The meeting of 120-member group of countries began on Tuesday on Margarita Island and ends Sunday.
Prior to the start of the summit, Maduro deployed 14,000 National Bolivarian Armed Forces troops, police and intelligence personnel to the island.
Among security measures that will last until at least Sunday, the Venezuelan military has restricted flights, port access and closed beaches, restaurants and seafood shops.
The main event of the summit will be held on Saturday when officials, including heads of state, will meet to discuss topics including peace and disarmament, according to Venezuela’s Presidential Press.
The Non-Aligned Movement was founded in Yugoslavia in 1961 as a group of nations not aligned officially with either the East or the West in the Cold War. Member countries include current NAM president Iran, Colombia, South Africa, Cuba, Saudi Arabia, Vietnam, Jamaica and Belarus, the only European member.
But while Venezuela is facing an economic crisis, marked by
Opposition leaders in Venezuela accuse Maduro of unjustifiably spending about $120 million to host the summit while the country facing a serious economic crisis, with widespread shortages of food and basic goods. They have likened Maduro’s measures on the island to an illegal militarization that is harming the local population reliant on tourism.

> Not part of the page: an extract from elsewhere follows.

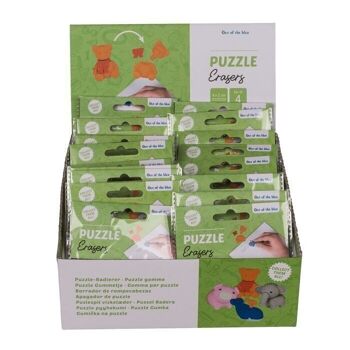 Gomme puzzle, animaux, environ 4 x 2 cm, 2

“While the people are starving and struggling to buy medicine because there is none: What are we going to say to the patients who do not have medicines against cancer and the thousands that today are dying in hospitals?” National Assembly opposition member Luis Florido, who heads the unicameral parliament’s Foreign Policy Committee, said Monday. “What of your money for medicines are you using for the Summit of the Non-Aligned? What do we tell the mothers who do not find food and whose children sleep without eating? Only in an inhuman Maduro regime is that able to cover reality.”

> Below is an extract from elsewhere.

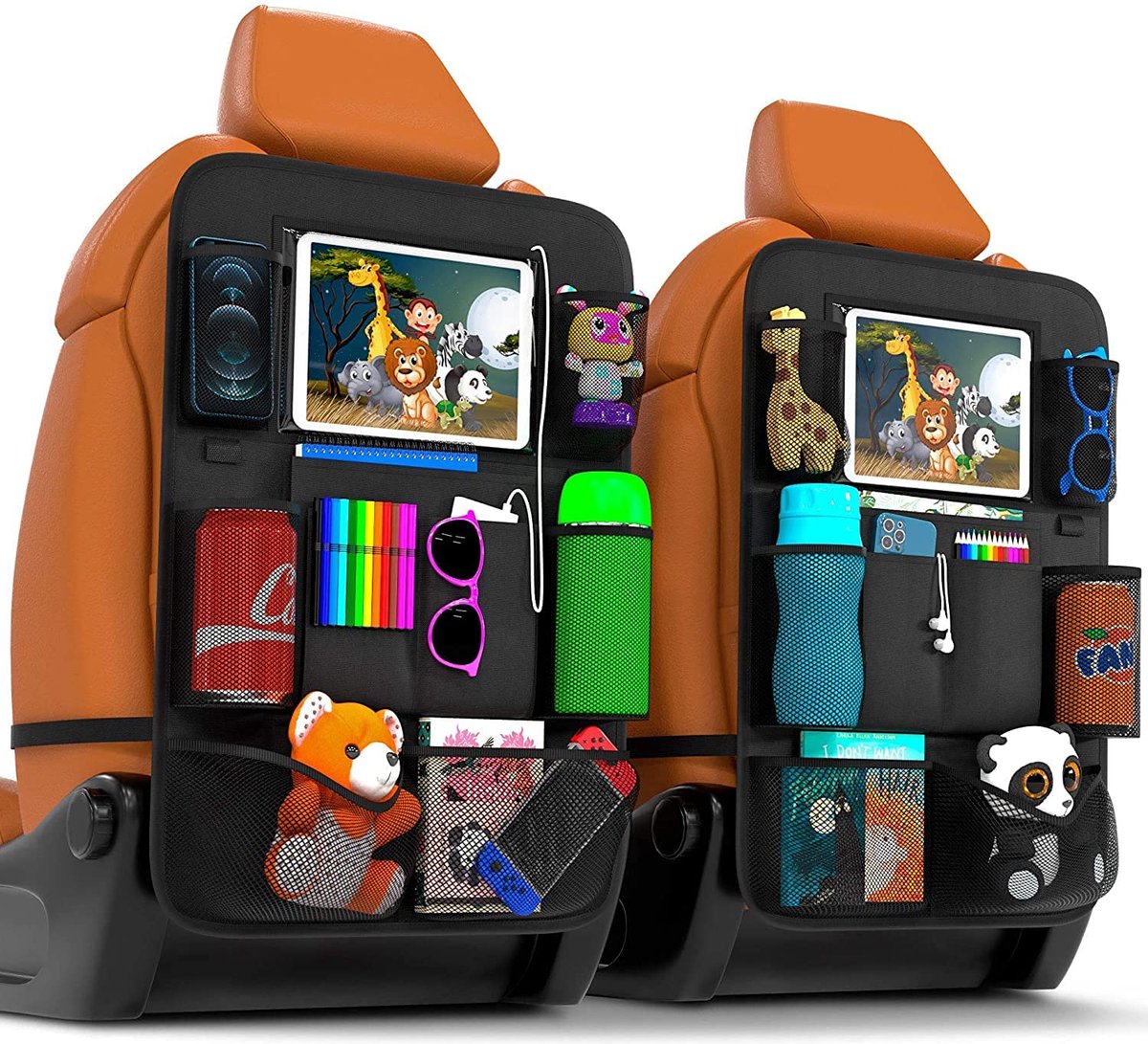 Autostoel Organizer - 9 vakken - waterproof en krasbestendig - touchscreen-tas voor iPad 10,5 inch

During a press conference, Diosdado Cabello, former president of Venezuela’s parliament and a key ally to Maduro, said security was the only reason for the increased military presence and measures.

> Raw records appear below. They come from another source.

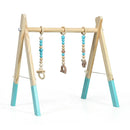 Portable 3 Wooden Newborn Baby Exercise Activity Gym Teething Toys Hanging Bar by LJGDeals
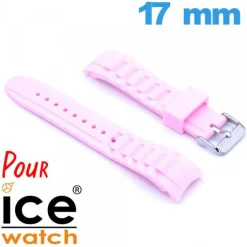 Bracelet Silicone Rose 17mm de montre pour montre Ice Watch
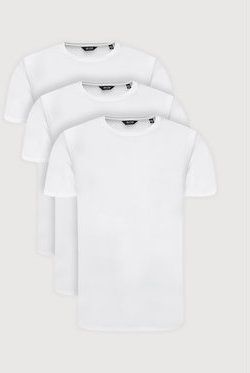 Only & Sons Súprava 3 tričiek Matt 22013782 Biela Regular Fit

“It is not easy to have 120 countries and you have to ensure security. There are more than 3,500 people coming,” Cabello said, adding that officials would need to coordinate with a vast number of ships. “The issue of security … is under careful review …and it has to be that way, as any country would do so.”
The opposition accuses the Maduro regime of carrying out further punishment against Margarita, where Maduro was chased by protesters — many banging on pots and yelling — in the town of Villa Rosa as the embattled leader visited Margarita earlier this month.
“Maduro’s regime militarized Margarita to suppress the people and keep dark the Venezuelan reality,” Florido said in a statement.
“Venezuelans reject that they spend millions of dollars in a show in Margarita while the country needs food and medicine!” Henrique Capriles, governor of Venezuela’s Miranda state and a key opposition leader who almost defeated Maduro in a 2013 election, said in a statement.